Allá por los años ’80, una profesora de literatura prohibía a sus alumnos del colegio secundario que resolvieran sus composiciones apelando, en el último párrafo, al recurso de que todo lo narrado anteriormente había sido un sueño. Porque, además de un lugar común, se trata de una triquiñuela facilista, una suerte de ruptura unilateral del contrato de lectura. Pero todavía se la sigue utilizando.
De todos modos, el desenlace es sólo un eslabón más de la cadena de desaciertos que es Crímenes imposibles. Los clichés más esquemáticos del policial se suman a algunos de los elementos más remanidos del terror para dar como resultado esta película que en ningún momento asusta, intriga ni es creíble. Actuaciones flojas, un guion -de Nora Leticia Sarti- elaborado siguiendo fórmulas vistas una y otra vez, una producción que no logra disimular la escasez de presupuesto: cuesta encontrar algún punto que se salve del naufragio.
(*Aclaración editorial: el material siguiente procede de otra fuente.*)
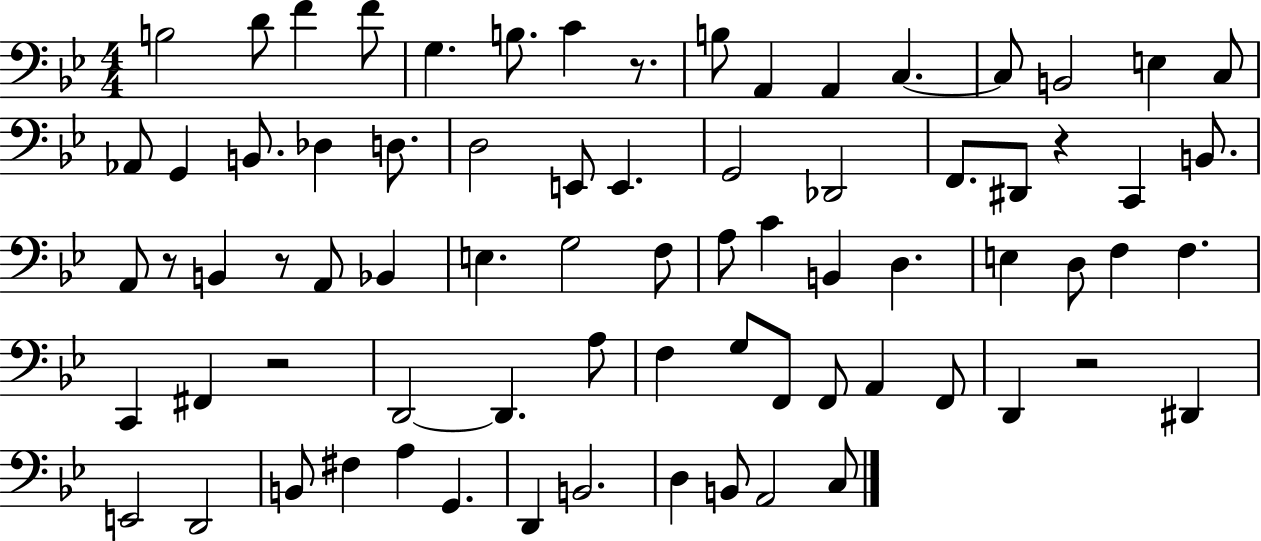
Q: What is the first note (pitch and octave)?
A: B3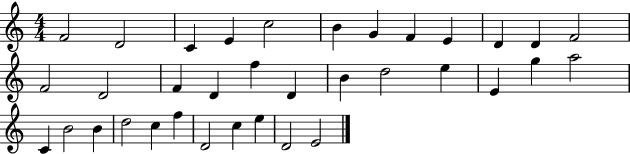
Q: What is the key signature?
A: C major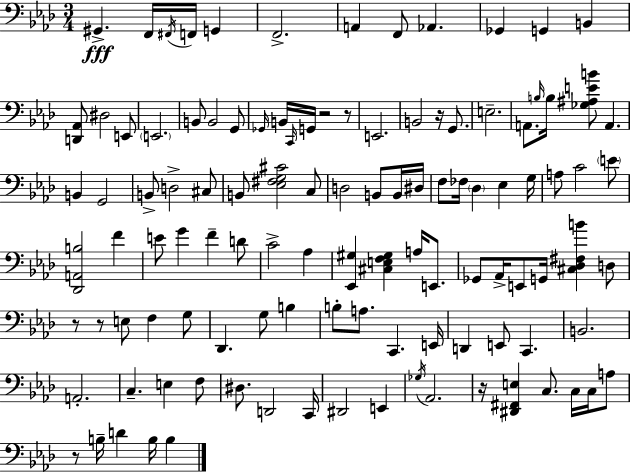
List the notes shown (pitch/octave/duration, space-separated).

Federico Bal es un escritor que sufre la muerte de su hermana y, años después, protagoniza un accidente de tránsito en el que mueren su mujer y su hijo. Tras un nuevo salto temporal lo vemos convertido en un duro detective de novela negra, solitario y amargo, que investiga una serie de asesinatos extraños. No hay pistas, hasta que una monja se presenta en la comisaría diciendo que cree haber cometido los crímenes, y proporciona datos que sólo alguien que hubiera estado presente podría tener.
Todo se torna aún peor cuando una pátina religiosa y de presunta trascendencia espiritual tiñe esta historia en la que, ay, “nada es lo que parece”. Más que asombro, el giro final provoca la desagradable sensación de haber visto una película imposible.